The worker injured his right ankle during the course of his employment on September 7, 2004. The claim was accepted based on the diagnosis of a soft tissue injury. As the worker continued to have ongoing difficulties with his right ankle despite treatment, a right ankle arthroscopy and synovectomy was carried out on December 15, 2005 followed by a course of physiotherapy.

On April 28, 2006, the orthopaedic surgeon reported that there was nothing else he could do for the worker and that it was reasonable for him to start modified duties. On June 15, 2006, a WCB medical advisor outlined restrictions for the worker which included no prolonged weight bearing more than one hour, no ladder climbing, no walking on uneven surfaces or inclines, no lifting more than 50 lbs. and no prolonged crawling or squatting for a three month period.

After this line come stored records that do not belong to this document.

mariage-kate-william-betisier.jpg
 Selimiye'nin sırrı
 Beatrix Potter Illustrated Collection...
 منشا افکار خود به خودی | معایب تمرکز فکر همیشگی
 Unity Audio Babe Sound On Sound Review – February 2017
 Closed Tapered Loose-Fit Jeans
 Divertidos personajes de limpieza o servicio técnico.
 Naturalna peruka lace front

On June 19, 2006, the employer advised the WCB that it could accommodate the worker with modified duties that met his restrictions. These consisted of sorting screws, sweeping and packing orders, office work, etc.

On June 20, 2006, the worker was advised by his WCB case manager that he was considered capable of working modified duties based on the opinion expressed by his treating physician. As his employer was able to accommodate him with modified duties effective June 26, 2006, his compensation benefits would be reduced.

On June 26, 2006, the employer notified the WCB that the worker did not show up for work. The worker was then contacted by a WCB case management representative. The worker stated that he tried calling his case manager three times to tell him that he did not think he could do the modified duties but he did not receive a reply. He stated that he did not contact his employer either because they had never contacted him in the past. The worker indicated that his physician placed him on medication due to his chronic pain and that he was being referred to a pain clinic for evaluation.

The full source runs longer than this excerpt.